■ Given records

══════════════════════════════

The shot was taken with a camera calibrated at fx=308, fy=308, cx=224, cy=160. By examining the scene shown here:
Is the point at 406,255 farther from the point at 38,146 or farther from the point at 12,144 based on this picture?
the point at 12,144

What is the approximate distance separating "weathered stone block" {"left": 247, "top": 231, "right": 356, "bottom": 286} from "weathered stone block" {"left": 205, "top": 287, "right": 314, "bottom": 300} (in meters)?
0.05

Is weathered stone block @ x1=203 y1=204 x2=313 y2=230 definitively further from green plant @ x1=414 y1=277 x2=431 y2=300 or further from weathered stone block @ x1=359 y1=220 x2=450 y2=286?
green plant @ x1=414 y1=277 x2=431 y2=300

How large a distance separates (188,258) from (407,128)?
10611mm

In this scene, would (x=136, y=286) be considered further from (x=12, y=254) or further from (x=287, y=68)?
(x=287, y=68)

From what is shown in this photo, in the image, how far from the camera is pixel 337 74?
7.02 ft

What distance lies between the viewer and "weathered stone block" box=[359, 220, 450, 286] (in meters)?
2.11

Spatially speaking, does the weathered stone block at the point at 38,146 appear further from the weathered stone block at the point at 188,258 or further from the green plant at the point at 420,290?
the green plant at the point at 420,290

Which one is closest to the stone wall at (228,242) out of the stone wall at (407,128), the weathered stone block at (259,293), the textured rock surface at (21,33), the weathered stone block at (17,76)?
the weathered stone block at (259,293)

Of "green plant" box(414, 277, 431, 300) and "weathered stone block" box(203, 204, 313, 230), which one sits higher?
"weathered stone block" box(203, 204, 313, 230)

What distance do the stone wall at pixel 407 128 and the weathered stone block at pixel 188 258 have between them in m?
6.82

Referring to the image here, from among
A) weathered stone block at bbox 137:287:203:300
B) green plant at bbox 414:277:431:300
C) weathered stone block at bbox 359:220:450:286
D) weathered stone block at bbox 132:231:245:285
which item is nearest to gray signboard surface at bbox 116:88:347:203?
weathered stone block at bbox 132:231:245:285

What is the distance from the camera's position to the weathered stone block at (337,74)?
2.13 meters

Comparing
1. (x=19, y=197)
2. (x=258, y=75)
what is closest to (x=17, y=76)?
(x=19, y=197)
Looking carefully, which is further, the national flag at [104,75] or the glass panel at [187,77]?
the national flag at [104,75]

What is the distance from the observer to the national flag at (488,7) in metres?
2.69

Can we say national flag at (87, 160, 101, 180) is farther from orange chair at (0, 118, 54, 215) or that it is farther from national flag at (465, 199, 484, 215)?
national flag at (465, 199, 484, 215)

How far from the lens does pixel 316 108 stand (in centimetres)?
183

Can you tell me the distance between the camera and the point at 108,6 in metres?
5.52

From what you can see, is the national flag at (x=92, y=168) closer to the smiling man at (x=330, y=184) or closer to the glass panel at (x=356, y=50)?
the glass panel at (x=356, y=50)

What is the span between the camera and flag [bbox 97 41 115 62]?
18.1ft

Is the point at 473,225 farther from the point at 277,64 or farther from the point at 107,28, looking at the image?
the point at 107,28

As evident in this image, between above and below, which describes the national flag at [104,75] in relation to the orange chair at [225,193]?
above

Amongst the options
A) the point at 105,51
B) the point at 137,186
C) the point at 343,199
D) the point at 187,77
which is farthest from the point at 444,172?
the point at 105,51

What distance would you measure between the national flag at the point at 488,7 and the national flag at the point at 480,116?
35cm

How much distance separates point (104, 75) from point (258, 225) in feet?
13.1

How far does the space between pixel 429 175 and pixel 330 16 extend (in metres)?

══════════════════════════════

■ What to work on
Could you return all of the records above, word for word and unchanged?

■ Task result
The shot was taken with a camera calibrated at fx=308, fy=308, cx=224, cy=160. By examining the scene shown here:
Is the point at 406,255 farther from the point at 38,146 or farther from the point at 12,144 based on this picture?
the point at 12,144

What is the approximate distance separating "weathered stone block" {"left": 247, "top": 231, "right": 356, "bottom": 286} from "weathered stone block" {"left": 205, "top": 287, "right": 314, "bottom": 300} (in meters)?
0.05

Is weathered stone block @ x1=203 y1=204 x2=313 y2=230 definitively further from green plant @ x1=414 y1=277 x2=431 y2=300 or further from weathered stone block @ x1=359 y1=220 x2=450 y2=286?
green plant @ x1=414 y1=277 x2=431 y2=300

How large a distance separates (188,258) from (407,128)?
10611mm

In this scene, would (x=136, y=286) be considered further from (x=12, y=254) or further from (x=287, y=68)?
(x=287, y=68)

From what is shown in this photo, in the image, how far from the camera is pixel 337 74?
7.02 ft

What distance lies between the viewer and "weathered stone block" box=[359, 220, 450, 286] (in meters)?
2.11

Spatially speaking, does the weathered stone block at the point at 38,146 appear further from the weathered stone block at the point at 188,258 or further from the green plant at the point at 420,290?
the green plant at the point at 420,290

Which one is closest to the stone wall at (228,242) out of the stone wall at (407,128), the weathered stone block at (259,293), the textured rock surface at (21,33), the weathered stone block at (17,76)?
the weathered stone block at (259,293)

Of "green plant" box(414, 277, 431, 300) and "weathered stone block" box(203, 204, 313, 230), which one sits higher?
"weathered stone block" box(203, 204, 313, 230)

What distance do the stone wall at pixel 407 128 and the weathered stone block at pixel 188 258 have between them in m?
6.82

Referring to the image here, from among
A) weathered stone block at bbox 137:287:203:300
B) green plant at bbox 414:277:431:300
C) weathered stone block at bbox 359:220:450:286
D) weathered stone block at bbox 132:231:245:285
which item is nearest to gray signboard surface at bbox 116:88:347:203?
weathered stone block at bbox 132:231:245:285

What is the distance from the camera's position to the weathered stone block at (337,74)?
2.13 meters

Comparing
1. (x=19, y=197)
2. (x=258, y=75)
what is closest to (x=17, y=76)?
(x=19, y=197)
Looking carefully, which is further, the national flag at [104,75] or the glass panel at [187,77]?
the national flag at [104,75]

What is the distance from the observer to the national flag at (488,7) in metres?
2.69

Can we say national flag at (87, 160, 101, 180) is farther from orange chair at (0, 118, 54, 215) or that it is farther from national flag at (465, 199, 484, 215)?
national flag at (465, 199, 484, 215)

How far from the lens does pixel 316 108 stand (in centimetres)?
183

Can you tell me the distance between the camera and the point at 108,6 in metres?
5.52

From what you can see, is the national flag at (x=92, y=168) closer to the smiling man at (x=330, y=184) or closer to the glass panel at (x=356, y=50)?
the glass panel at (x=356, y=50)

What is the span between the camera and flag [bbox 97 41 115 62]?
18.1ft

Is the point at 473,225 farther from the point at 277,64 or farther from the point at 107,28, looking at the image?
the point at 107,28

As evident in this image, between above and below, which describes the national flag at [104,75] in relation to the orange chair at [225,193]?
above

Amongst the options
A) the point at 105,51
B) the point at 137,186
C) the point at 343,199
D) the point at 187,77
which is farthest from the point at 444,172?
the point at 105,51

What distance would you measure between the national flag at the point at 488,7 and the national flag at the point at 480,116?
35cm

How much distance separates point (104, 75) from point (258, 225) in feet?
13.1

How far does the space between pixel 429 175 and pixel 330 16 extend (in metres)?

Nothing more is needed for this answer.